--- Aim ---
Please write out all of the records below word for word, leaving the pictures out of your answer.

--- A series of records ---
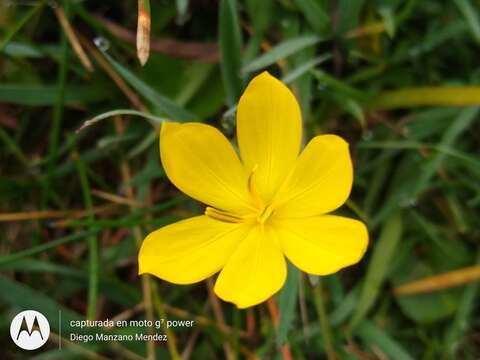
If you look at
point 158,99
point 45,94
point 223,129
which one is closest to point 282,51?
point 223,129

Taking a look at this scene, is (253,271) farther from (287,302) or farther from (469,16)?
(469,16)

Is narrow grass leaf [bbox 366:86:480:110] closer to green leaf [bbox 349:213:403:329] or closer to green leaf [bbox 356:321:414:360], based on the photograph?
green leaf [bbox 349:213:403:329]

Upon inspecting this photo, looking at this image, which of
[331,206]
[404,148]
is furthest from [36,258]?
[404,148]

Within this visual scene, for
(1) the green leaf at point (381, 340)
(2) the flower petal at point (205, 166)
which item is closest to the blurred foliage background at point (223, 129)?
(1) the green leaf at point (381, 340)

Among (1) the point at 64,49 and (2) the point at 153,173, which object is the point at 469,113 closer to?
(2) the point at 153,173

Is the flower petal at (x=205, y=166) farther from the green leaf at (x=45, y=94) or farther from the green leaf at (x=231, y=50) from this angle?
the green leaf at (x=45, y=94)

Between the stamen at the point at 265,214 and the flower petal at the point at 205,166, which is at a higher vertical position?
the flower petal at the point at 205,166

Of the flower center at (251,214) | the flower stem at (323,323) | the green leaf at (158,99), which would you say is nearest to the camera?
the flower center at (251,214)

--- Finished task ---
If you look at
point 158,99
point 45,94
point 223,129
which one is closest to point 282,51?
point 223,129

Taking a look at this scene, is (253,271) farther from (287,302) or farther from (469,16)?
(469,16)

Is narrow grass leaf [bbox 366:86:480:110] closer to green leaf [bbox 349:213:403:329] or closer to green leaf [bbox 356:321:414:360], based on the photograph?
green leaf [bbox 349:213:403:329]

Upon inspecting this photo, looking at this image, which of
[331,206]
[404,148]
is furthest from [36,258]?
[404,148]

Within this visual scene, for
(1) the green leaf at point (381, 340)
(2) the flower petal at point (205, 166)
which item is closest to the blurred foliage background at point (223, 129)?
(1) the green leaf at point (381, 340)

Among (1) the point at 64,49 and (2) the point at 153,173, which object is the point at 469,113 closer to?
(2) the point at 153,173

Is the flower petal at (x=205, y=166) farther from the green leaf at (x=45, y=94) or farther from the green leaf at (x=231, y=50) from this angle?
the green leaf at (x=45, y=94)

Between the stamen at the point at 265,214 and the flower petal at the point at 205,166, which is at a higher vertical position?
the flower petal at the point at 205,166

Of the flower center at (251,214) | the flower stem at (323,323) | the green leaf at (158,99), which would you say is nearest to the camera?
the flower center at (251,214)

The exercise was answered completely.